## Task goal
Write out, character for character, the line containing "At what distance is [0,271]" and all lines after it up to the end of the listing.
--- BEGIN Records provided ---
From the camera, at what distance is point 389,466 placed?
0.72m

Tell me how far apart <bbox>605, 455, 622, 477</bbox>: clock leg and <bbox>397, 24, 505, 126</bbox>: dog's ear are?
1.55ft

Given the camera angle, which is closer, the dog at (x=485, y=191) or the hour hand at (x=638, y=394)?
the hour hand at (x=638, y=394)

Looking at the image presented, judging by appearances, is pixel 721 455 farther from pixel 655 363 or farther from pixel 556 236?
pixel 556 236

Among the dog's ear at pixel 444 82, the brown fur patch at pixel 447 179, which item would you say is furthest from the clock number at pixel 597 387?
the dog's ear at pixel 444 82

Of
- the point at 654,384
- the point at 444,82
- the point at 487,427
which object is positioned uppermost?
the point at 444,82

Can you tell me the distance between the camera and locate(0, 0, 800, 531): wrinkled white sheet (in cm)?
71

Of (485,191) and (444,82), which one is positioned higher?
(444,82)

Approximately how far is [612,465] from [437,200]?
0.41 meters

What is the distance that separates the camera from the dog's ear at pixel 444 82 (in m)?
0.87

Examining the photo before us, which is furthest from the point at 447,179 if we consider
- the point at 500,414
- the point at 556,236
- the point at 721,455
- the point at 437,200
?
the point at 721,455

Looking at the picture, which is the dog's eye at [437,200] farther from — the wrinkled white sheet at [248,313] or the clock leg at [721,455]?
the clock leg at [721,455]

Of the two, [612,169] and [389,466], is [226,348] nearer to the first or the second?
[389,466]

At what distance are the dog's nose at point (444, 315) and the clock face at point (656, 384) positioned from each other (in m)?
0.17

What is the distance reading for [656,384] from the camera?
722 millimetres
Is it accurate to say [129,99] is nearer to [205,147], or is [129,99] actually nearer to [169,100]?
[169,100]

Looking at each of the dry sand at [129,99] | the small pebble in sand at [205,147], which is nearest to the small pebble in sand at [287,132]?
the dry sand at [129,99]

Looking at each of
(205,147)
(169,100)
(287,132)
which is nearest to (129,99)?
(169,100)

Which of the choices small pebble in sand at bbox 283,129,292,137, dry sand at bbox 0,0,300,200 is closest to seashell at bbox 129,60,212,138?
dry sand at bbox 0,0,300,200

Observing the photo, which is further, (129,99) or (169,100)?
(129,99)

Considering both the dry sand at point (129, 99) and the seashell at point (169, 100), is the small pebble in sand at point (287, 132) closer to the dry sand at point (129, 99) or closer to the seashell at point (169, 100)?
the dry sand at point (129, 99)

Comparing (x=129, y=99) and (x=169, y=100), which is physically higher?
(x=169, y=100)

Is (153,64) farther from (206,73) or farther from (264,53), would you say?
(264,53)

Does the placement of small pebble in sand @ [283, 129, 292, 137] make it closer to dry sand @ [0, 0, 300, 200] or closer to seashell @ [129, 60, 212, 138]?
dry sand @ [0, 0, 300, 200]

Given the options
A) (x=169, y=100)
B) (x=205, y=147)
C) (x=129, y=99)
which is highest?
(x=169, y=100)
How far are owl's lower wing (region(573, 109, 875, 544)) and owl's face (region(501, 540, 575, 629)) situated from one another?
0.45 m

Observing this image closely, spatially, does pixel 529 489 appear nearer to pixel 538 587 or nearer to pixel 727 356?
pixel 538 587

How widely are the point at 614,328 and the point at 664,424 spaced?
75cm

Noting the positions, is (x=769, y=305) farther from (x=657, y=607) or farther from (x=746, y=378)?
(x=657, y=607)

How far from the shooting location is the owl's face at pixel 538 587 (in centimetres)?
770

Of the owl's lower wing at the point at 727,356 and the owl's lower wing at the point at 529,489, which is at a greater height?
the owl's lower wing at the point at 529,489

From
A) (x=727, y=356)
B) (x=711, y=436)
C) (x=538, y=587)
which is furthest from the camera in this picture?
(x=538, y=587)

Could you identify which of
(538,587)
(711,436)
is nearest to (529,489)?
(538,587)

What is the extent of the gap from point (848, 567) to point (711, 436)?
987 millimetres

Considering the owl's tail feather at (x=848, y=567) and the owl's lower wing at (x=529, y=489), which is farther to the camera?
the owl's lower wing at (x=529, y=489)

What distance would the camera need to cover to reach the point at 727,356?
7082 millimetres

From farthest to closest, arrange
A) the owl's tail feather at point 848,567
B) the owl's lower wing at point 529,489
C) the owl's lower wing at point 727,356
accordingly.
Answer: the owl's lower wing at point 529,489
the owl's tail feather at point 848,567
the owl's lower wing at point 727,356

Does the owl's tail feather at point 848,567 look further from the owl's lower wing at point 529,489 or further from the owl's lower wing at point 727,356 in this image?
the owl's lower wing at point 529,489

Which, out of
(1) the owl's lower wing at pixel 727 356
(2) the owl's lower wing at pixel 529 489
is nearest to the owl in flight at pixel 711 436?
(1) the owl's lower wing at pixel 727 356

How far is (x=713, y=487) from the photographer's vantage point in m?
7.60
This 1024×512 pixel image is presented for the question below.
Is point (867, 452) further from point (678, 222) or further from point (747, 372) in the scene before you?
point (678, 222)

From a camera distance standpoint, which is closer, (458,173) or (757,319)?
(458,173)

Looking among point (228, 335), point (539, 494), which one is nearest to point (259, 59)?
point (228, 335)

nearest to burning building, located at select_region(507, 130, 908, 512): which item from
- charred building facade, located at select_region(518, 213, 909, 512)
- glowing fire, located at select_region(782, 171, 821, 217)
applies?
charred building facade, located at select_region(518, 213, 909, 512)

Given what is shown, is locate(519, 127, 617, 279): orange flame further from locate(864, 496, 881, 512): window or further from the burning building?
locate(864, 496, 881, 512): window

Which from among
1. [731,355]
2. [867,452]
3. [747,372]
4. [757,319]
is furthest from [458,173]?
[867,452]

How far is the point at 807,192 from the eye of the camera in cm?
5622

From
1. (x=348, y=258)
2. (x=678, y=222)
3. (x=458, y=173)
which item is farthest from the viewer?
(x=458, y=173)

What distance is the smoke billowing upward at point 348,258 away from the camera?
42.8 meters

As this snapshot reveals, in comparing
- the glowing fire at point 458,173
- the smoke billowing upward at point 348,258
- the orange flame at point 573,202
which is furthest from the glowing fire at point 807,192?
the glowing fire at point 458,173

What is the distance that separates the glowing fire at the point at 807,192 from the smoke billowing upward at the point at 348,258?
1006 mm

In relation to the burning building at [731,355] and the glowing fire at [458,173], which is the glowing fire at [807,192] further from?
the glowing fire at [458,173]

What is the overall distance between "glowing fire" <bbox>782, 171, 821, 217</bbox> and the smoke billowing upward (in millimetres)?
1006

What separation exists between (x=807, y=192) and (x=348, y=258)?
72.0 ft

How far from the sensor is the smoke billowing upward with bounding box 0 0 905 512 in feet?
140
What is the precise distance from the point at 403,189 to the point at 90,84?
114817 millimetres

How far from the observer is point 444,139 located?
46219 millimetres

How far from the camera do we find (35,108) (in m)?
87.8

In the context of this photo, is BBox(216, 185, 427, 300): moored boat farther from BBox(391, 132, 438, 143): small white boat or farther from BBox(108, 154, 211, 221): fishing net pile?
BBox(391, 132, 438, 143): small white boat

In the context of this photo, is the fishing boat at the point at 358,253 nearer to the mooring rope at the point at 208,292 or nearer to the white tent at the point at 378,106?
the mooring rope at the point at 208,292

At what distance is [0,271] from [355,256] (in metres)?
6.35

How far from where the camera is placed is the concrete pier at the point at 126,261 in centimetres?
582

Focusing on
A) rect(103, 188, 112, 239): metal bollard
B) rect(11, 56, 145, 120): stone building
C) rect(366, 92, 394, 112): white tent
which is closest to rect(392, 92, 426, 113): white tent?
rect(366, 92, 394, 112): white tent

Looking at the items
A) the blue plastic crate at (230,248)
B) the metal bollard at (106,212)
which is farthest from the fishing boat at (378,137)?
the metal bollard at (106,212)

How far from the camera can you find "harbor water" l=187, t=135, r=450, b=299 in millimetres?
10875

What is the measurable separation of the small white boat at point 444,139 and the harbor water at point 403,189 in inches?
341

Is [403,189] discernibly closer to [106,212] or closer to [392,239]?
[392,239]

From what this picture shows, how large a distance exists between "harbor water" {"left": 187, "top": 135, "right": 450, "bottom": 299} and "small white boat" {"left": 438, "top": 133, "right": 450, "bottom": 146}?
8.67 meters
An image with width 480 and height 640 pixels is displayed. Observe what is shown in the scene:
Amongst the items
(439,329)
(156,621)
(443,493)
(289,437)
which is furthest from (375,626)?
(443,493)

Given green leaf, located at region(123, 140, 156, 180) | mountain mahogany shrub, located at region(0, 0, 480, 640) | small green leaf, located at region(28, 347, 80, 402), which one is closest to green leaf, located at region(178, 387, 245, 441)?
--- END Records provided ---
## Exercise solution
At what distance is [0,271] from [355,256] (in metres)?
6.35

How far from where the camera is placed is the concrete pier at the point at 126,261 in centimetres?
582

Focusing on
A) rect(103, 188, 112, 239): metal bollard
B) rect(11, 56, 145, 120): stone building
C) rect(366, 92, 394, 112): white tent
which is closest to rect(392, 92, 426, 113): white tent?
rect(366, 92, 394, 112): white tent

Looking at the items
A) the blue plastic crate at (230,248)
B) the metal bollard at (106,212)
which is farthest from the fishing boat at (378,137)?
the metal bollard at (106,212)

How far from the camera can you find "harbor water" l=187, t=135, r=450, b=299 in millimetres?
10875

What is the measurable separation of the small white boat at point 444,139 and the harbor water at point 403,189 in inches?
341

Is [403,189] discernibly closer to [106,212] or closer to [392,239]?
[392,239]

From what this picture shows, how large a distance exists between "harbor water" {"left": 187, "top": 135, "right": 450, "bottom": 299} and "small white boat" {"left": 438, "top": 133, "right": 450, "bottom": 146}?
8.67 meters
An image with width 480 and height 640 pixels is displayed. Observe what is shown in the scene:
Amongst the items
(439,329)
(156,621)
(443,493)
(289,437)
which is furthest from (375,626)?
(443,493)

Given green leaf, located at region(123, 140, 156, 180) | mountain mahogany shrub, located at region(0, 0, 480, 640) | small green leaf, located at region(28, 347, 80, 402), which one is closest to green leaf, located at region(178, 387, 245, 441)?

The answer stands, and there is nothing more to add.